--- Provided material ---

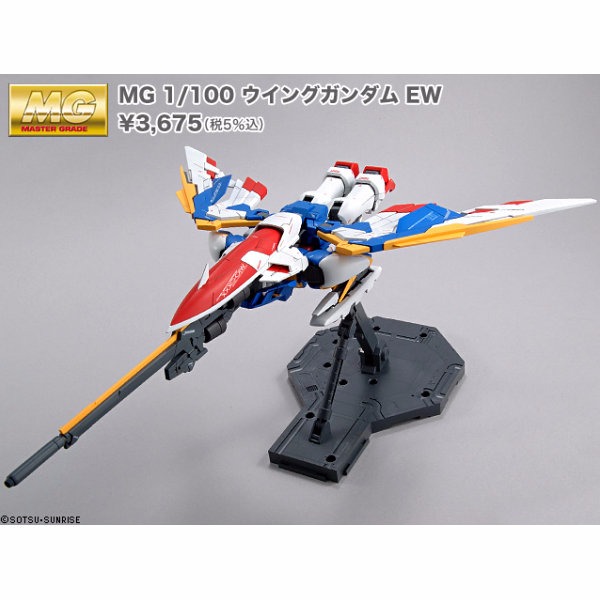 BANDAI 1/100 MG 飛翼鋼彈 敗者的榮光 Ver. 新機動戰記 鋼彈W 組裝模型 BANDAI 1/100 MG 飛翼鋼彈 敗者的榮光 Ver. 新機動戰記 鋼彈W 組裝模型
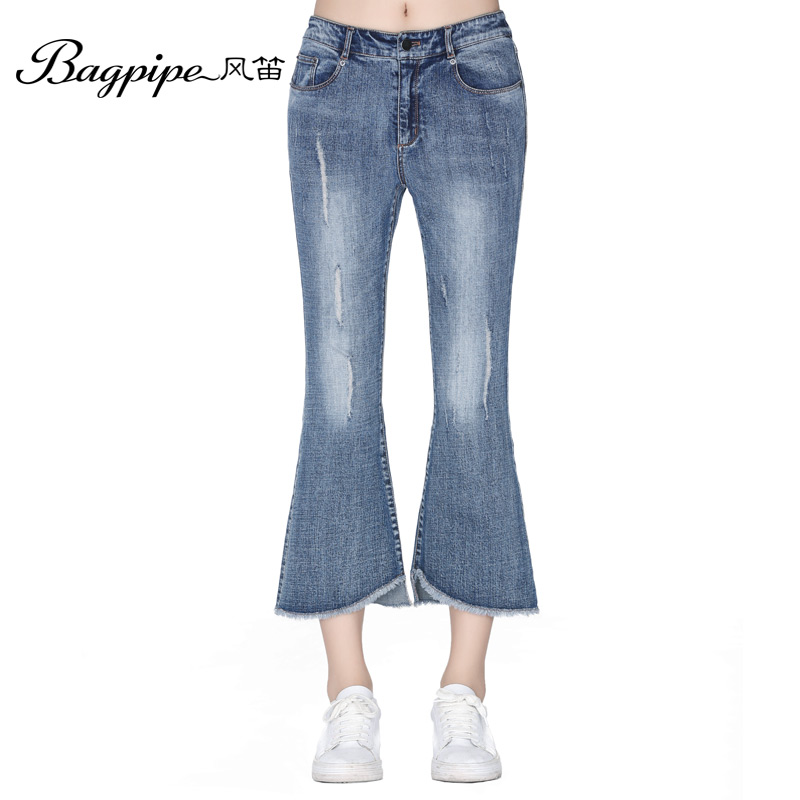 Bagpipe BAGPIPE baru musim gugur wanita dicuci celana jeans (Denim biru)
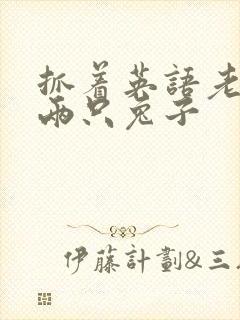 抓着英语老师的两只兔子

---
--- Provided material ---

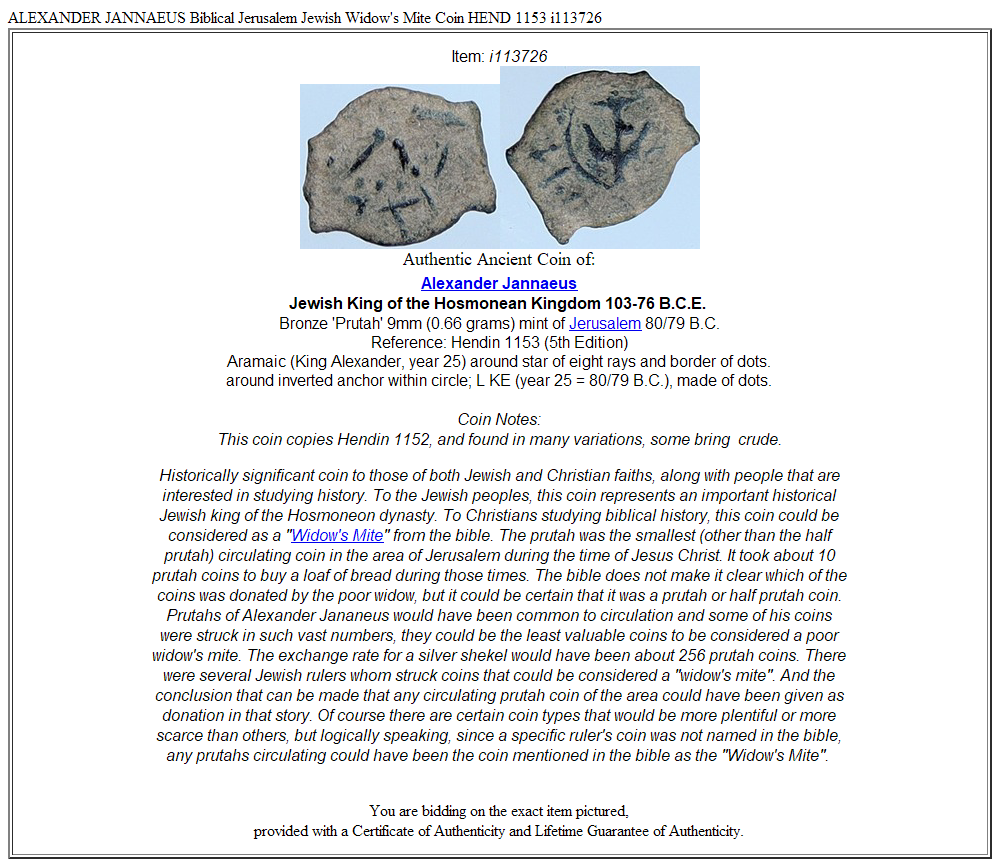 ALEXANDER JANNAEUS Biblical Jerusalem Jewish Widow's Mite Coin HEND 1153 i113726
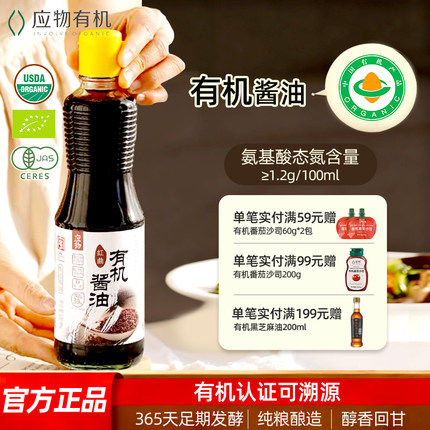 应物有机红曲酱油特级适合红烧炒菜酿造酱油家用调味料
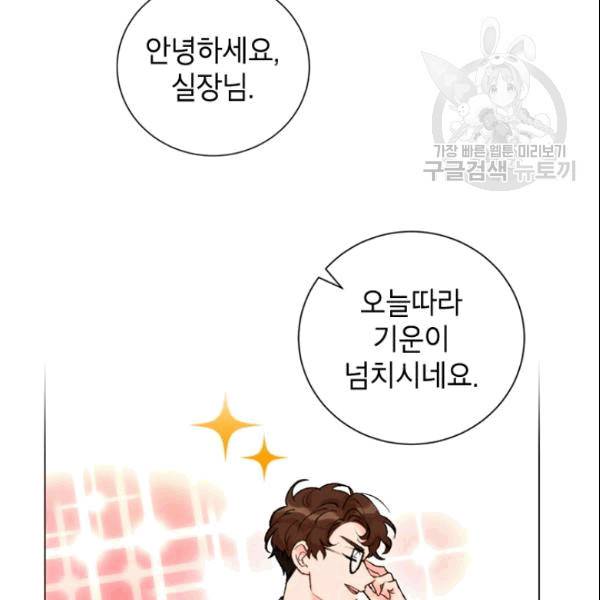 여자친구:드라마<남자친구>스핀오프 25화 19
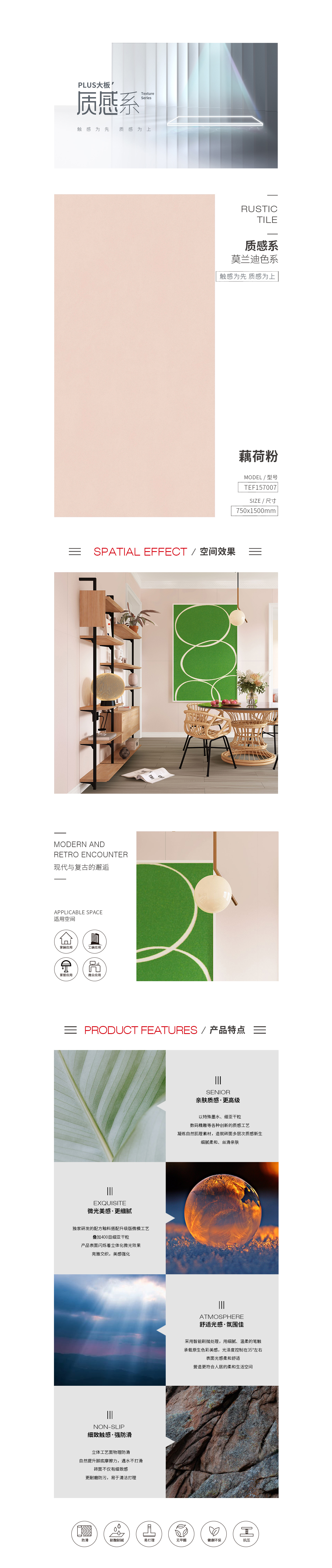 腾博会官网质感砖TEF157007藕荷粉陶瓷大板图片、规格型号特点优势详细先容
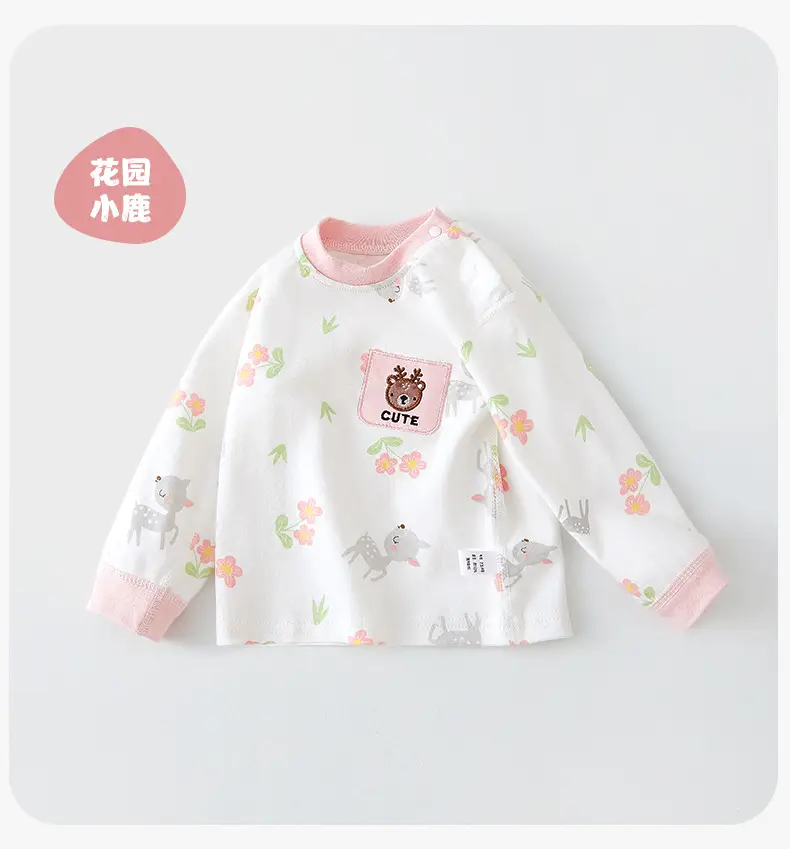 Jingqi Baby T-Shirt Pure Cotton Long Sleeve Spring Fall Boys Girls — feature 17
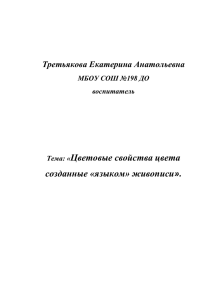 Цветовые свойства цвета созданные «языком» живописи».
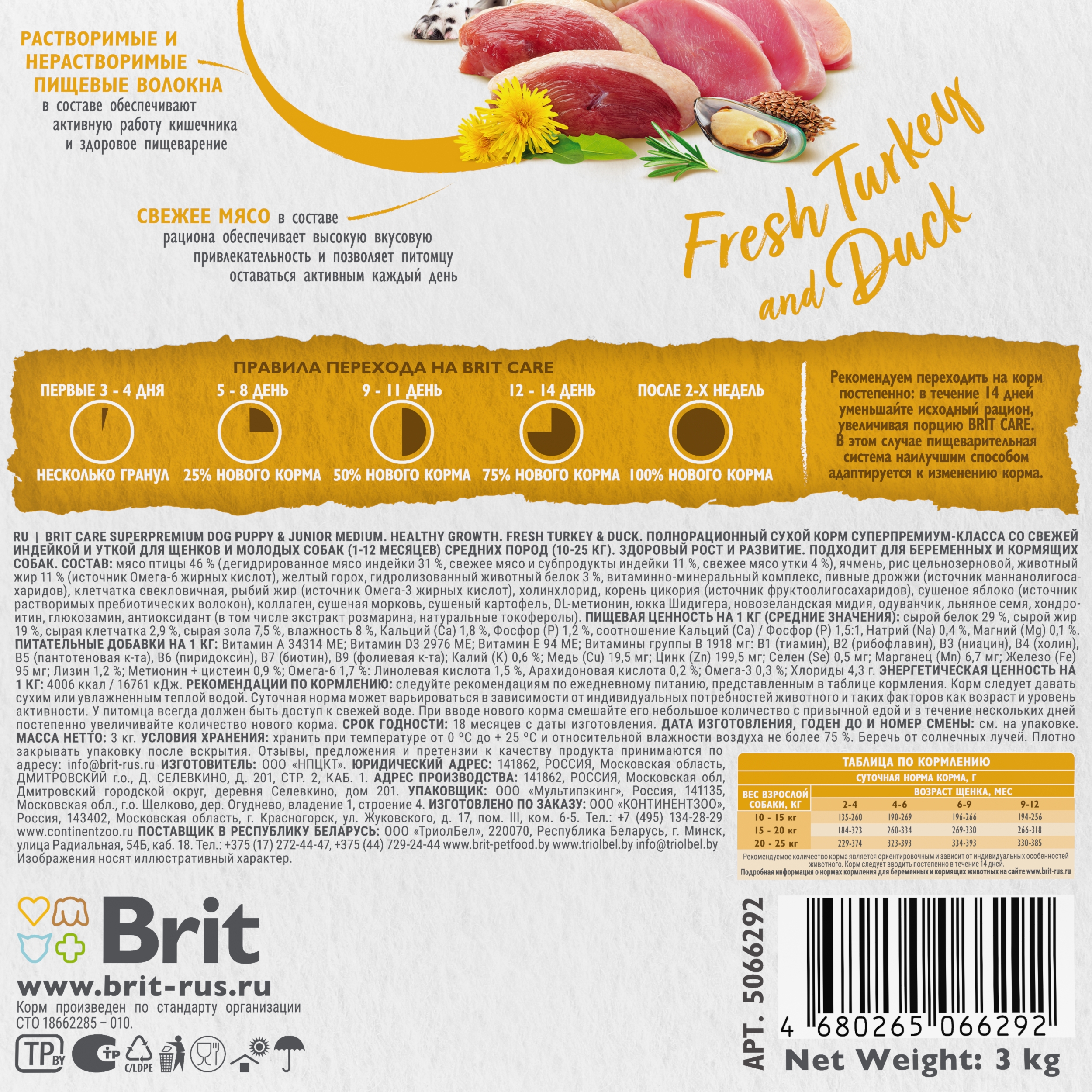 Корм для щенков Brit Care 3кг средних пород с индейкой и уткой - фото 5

---

> [Try it] Repeat, word for word, the lines of the material above from the one holding "腾博会官网质感砖TEF157007藕荷粉陶瓷大板图片、规格型号特点优势详细先容" through the one holding "Корм для щенков". Leave out pictures.

> [Output of the exercise]
 腾博会官网质感砖TEF157007藕荷粉陶瓷大板图片、规格型号特点优势详细先容
 Jingqi Baby T-Shirt Pure Cotton Long Sleeve Spring Fall Boys Girls — feature 17
 Цветовые свойства цвета созданные «языком» живописи».
 Корм для щенков Brit Care 3кг средних пород с индейкой и уткой - фото 5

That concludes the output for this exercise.